PASSAGE SHOWN =
○ ○ ○

- Also known as: Prince Taee
- Born: Deuntae Graham July 1, 2000 (age 26) Inglewood, California, US
- Origin: Victorville, California, US Las Vegas, Nevada, US
- Genres: Hip-hop
- Occupations: Rapper; singer; songwriter;
- Years active: 2018–present
- Label: Atlantic Records

= Prince Taee =

American rapper (born 2000)

Deuntae Graham (born July 1, 2000), known professionally as Prince Taee, is an American rapper, singer, and songwriter from Las Vegas, Nevada.

== Early life ==
Born on July 1, 2000, Prince Taee is the eldest of six siblings. Taee was born in Inglewood, California his family then moved to Victorville, California and later settling in Las Vegas, Nevada in 2016.

○ ○ ○

GIVEN MATERIAL =
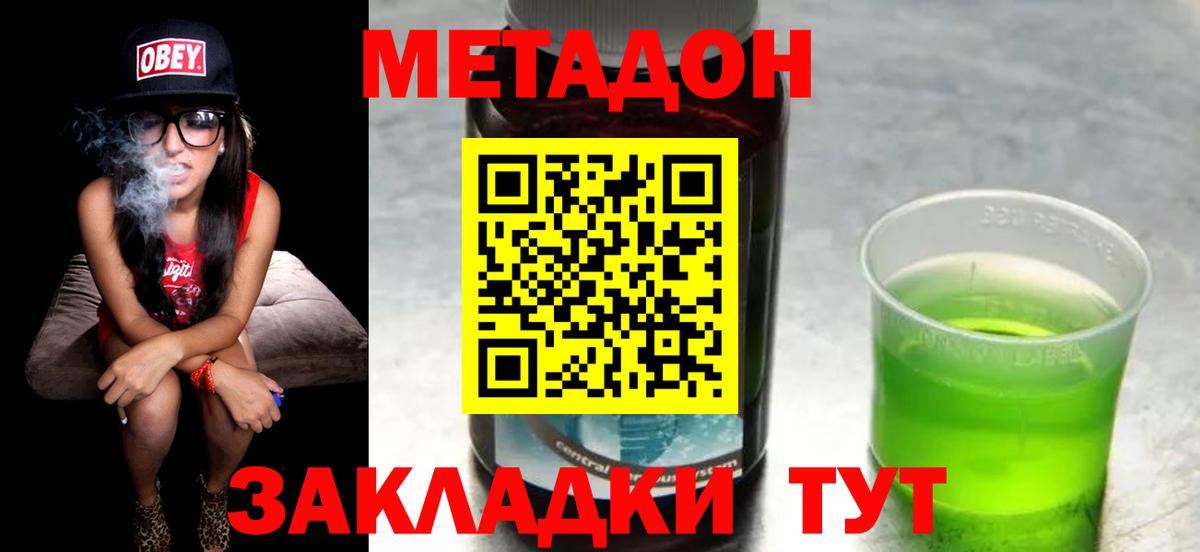 Гурьевск  Метадон methadone  MEGA сайт  Вход с VPN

○ ○ ○

WHAT TO DO =
Check each statement against the article on Prince Taee. Answer yes or no, and quote the words from the article that decide it.
1. Prince Taee was born in Las Vegas, Nevada.
2. Prince Taee is the eldest of six siblings.
3. His family settled in Las Vegas in 2016.

TASK OUTPUT =
1. No: "Taee was born in Inglewood, California"
2. Yes: "Prince Taee is the eldest of six siblings."
3. Yes: "later settling in Las Vegas, Nevada in 2016."